My mother is a cancer survivor. During my third year of university, we learned that she was suffering from ductal carcinoma in-situ, a slow form of breast cancer that was undetectable by self-exam or mammogram. In her case, it took a stubborn doctor and a galactogram to diagnose her. Another family member had been diagnosed a few years earlier with another form of breast cancer.
That same woman now has stage 4 non-Hodgkins lymphoma. Another has leukemia. Just last week, I learned that a dear friend had dodged the cancer bullet.
That’s why I relish deceased NDP leader Jack Layton’s final letter to Canada, written before he succumbed to his latest round of cancer:
Treatments and therapies have never been better in the face of this disease. You have every reason to be optimistic, determined, and focused on the future. My only other advice is to cherish every moment with those you love at every stage of your journey, as I have done this summer.
This year has been a hard one. I’ll explain why in greater detail some other day. But I am proud to say that I am happier now to be alive, to be working and living and creating, than I have ever been. I cherish life in a way that I simply did not, before.

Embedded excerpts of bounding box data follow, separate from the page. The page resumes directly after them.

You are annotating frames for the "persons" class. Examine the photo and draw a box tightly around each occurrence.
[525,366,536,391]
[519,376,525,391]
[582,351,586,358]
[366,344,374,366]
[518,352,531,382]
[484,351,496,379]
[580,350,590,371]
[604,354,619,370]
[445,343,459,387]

Someone else I know killed herself recently. The news came as a shock. I cried for a solid hour, until my face swelled and I couldn’t breathe. As a person who has felt suicidal in the past, I finally understood the rage and hurt that choice means for the people in one’s life. And I felt some measure of the frustration that my defeatist attitude must have given others, earlier this year and throughout my life. When someone later told me about suicidal urges, my reply was: “If you choose to abandon me like that, I will know our relationship meant nothing to you, and I will never, ever forgive you.” It was harsh. It was probably even cruel. It was also true.
I have been scared for a lot of my life. Scared of different things — the monsters in your closet change shape, over time — but still frightened. Sometimes, it seems easier to do nothing at all than to do something and risk doing it wrong. Sometimes I’ve thought that the world would just be better off without me in it. But it doesn’t matter, I’ve always thought, because I’ll probably get cancer, anyway.

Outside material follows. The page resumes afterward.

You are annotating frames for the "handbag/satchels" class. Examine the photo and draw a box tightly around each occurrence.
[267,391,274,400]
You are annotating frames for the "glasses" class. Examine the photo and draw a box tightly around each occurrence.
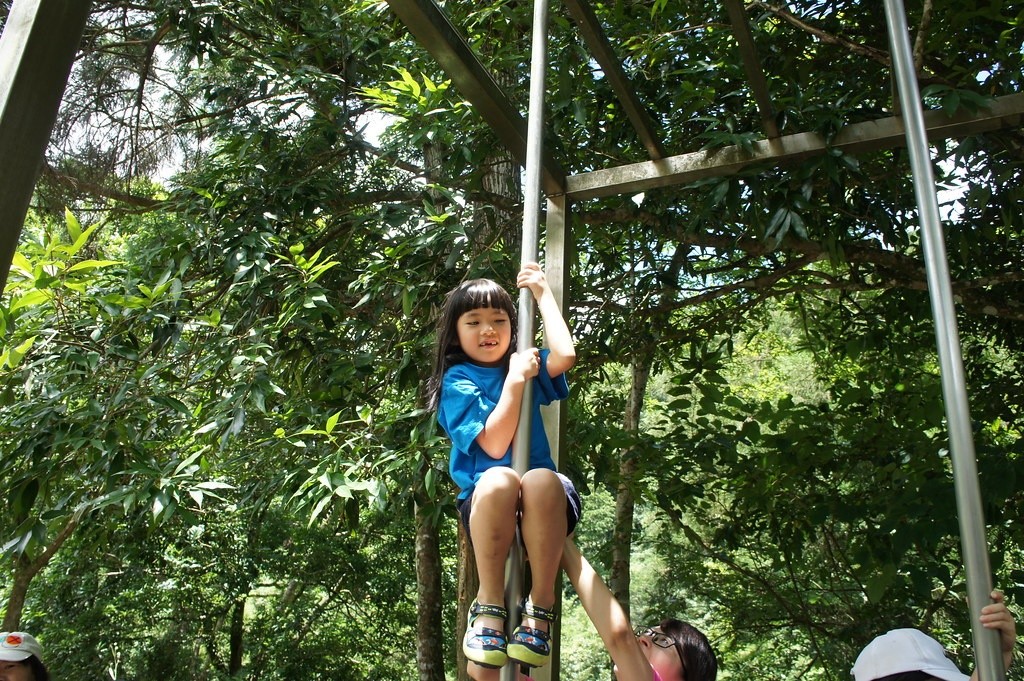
[634,625,688,673]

I let this presumed illness get me before I ever got it. Like the little boy in The Secret Garden, convinced that dying slowly in a darkened room was better than living briefly in the sun, I let myself assume that death was just around every corner. And not just death, but failure. Mistakes. Being wrong. In short, the inevitable. And I realize now that there’s no use being scared of the inevitable.
My friends, love is better than anger. Hope is better than fear. Optimism is better than despair. So let us be loving, hopeful and optimistic. And we’ll change the world.